==== Excerpt
# Hiker says wrong turn in poor weather cost wife her life



## Stephen (Mar 30, 2004)

http://www4.fosters.com/news2004/March2004/March_30/News/reg_nh_0330.04d.asp



			
				Fosters.com said:
			
		

> By THEO EMERY
> 
> Associated Press Writer
> 
> ...


----------



## MichaelJ (Mar 30, 2004)

So now know the route and can understand some of the previous references.

What I don't understand is ... I thought the Garfield / Skookumchuck junction was already below treeline? I've always been under the impression that the Skookumchuck trail was an excellent escape route and that although it was an accident that they ended up there, that it should have helped them to be on that trail.


----------



## Mike P. (Mar 30, 2004)

The junction itself is wide open & above treeline providing great views, especially when coming up after hiking in the tress plus in summer it allows a much less crowded trip up Lafayette.

IMO, it would make a good escape route if you were there already.  From Lafayette summit you do have a couple of scrambles that could be tricky in poor conditions & if icy.  In a white out if you did not know the trail, you would not know that tree cover was no more than a couple of tenth's of a mile away (been only once back in 2001 but from memory, the trees are pretty close to the junction.   In hindsight & in good visibility it's easy to say they should have gone down the Skookumchuck trail, with neither available at the time & tales of other people getting lost in the Pemi when mishaps have happened on F-Ridge, it's understandable they might not want to venture from what they knew into some place they did not know.


----------



## Jaytrek57 (Mar 30, 2004)

I echo what Mike has said.

That junction is wide open and very exposed. Although a relatively short distance to be "in the trees"  and even that is relative at the very beginning of the trail, I would assume and this is just an assumption, that they could not pick up any signs of the Skookumchuck trail. Stands to reason they decided to bivy there if this was the case.  Plus it is relatively a flat area where the junction sign is. What I mean by that is…under the conditions they were facing it might seem inviting to bivy in that particular area. Of course again, I’m just making an educated guess.

Again just guessing, but I would guess they burnt a ton of energy just getting from Layfayette to the Skookumchuck/Garfield trail junction in those conditions…and that may have effected some of their decisions. .
========
==== Listed entries
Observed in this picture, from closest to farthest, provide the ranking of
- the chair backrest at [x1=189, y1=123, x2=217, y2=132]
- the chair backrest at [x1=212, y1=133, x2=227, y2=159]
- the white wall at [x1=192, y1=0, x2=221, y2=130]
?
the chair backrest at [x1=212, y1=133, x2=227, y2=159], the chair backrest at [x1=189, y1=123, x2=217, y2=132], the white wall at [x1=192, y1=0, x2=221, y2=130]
========
- Tasks to carry out
1. Arrange the lines of the stored items listing as a Markdown table with a Row column for the row number and a Line column for the line itself, leaving out blank lines.
2. Pick up the forum thread about the hiker's fatal wrong turn and write how it goes on after its last sentence.

- Outputs
1.
| Row | Line |
|---|---|
| 1 | Observed in this picture, from closest to farthest, provide the ranking of |
| 2 | - the chair backrest at [x1=189, y1=123, x2=217, y2=132] |
| 3 | - the chair backrest at [x1=212, y1=133, x2=227, y2=159] |
| 4 | - the white wall at [x1=192, y1=0, x2=221, y2=130] |
| 5 | ? |
| 6 | the chair backrest at [x1=212, y1=133, x2=227, y2=159], the chair backrest at [x1=189, y1=123, x2=217, y2=132], the white wall at [x1=192, y1=0, x2=221, y2=130] |

2.
----------



## Mike P. (Mar 30, 2004)

The real sad point is that had they progressed further on either of teh two trails into someplace they were unfamilar with (isn't that breaking one of the first rules -don't get further lost) they would have reached treeline fairly quickly.

Other point those of us who plan winter hikes should learn from this is that not only do you have to plan escape routes along your intended hike but also outside of your intended hike, especially if you are not familar with all the trails.  The following examples can be used to demonstate:  (I'm guilty of this too with only small caveat that in most cases I've been many of the trails - except in N presi's where this will be a new lesson for me) 

You plan a hike over Pierce using Mizpah Cut-off, Webster Cliff & C-Path back.  You read your trail description & know that C-path gets back into trees pretty quickly.  In a white out You make a wrong turn on C-Path & head towards Ike.  Trail does go back into some tall scrub for a little while so you might think you are okay until you get near Ike & maybe even get to Ike loop, what is that doing here, oh no, you made a mistake.  DO you take loop, or continue in same direction?  Point is if you are not familar with Whites but just read planned route, you don't know where Ike is.

That may be too simple but here is an example of doing F-Ridge planned as going up Flume Slide & down OBP, you read your guidebook, you know you can get back to the Parkway lots either by backtracking on Flume Slide (not a great idea), Liberty Spring or Falling Waters or by completing your intended hike.  If it's going to be slick, icy & maybe real windy maybe you read about the Osseo trail too as that allows you to not go over any narrow open (small areas but slipping off Flume or Liberty just north of the summit) summits where a gust might send you back bouncing to I-93 although it brings you miles away from your intended destination.

I'd never had read aboout the Skookumchuck trail as an escape route, it's 3/4 of a mile (roughly) beyond where I'm supposed to turn.  I'm not going to read the Garfield Mt. Trail or Gale River, either they are even further beyond my turn.  But if you miss the last turn (weather comes in between Lincoln & Lafayette) &  if you don't know the Skookumchuck trail you may not know where it brings you either.  How far is it above treeline?  You don't know if you have not been or you can't see.   Up until last week reading trail info beyond my planned hike or in the wrong direction seemed like a waste of time.  Not anymore.

Looking back on some of my trips, like a Nov. on Lowes Path, I should know more about the other trails in that area like the Isreal or the Spur, we had great weather but what if that had not been the case?


----------



## cptchris (Mar 30, 2004)

*two simple things*

A compas berring at the summit ,a space blanket .Life & death. Makes me so sad


----------



## Eaglescout1985 (Mar 31, 2004)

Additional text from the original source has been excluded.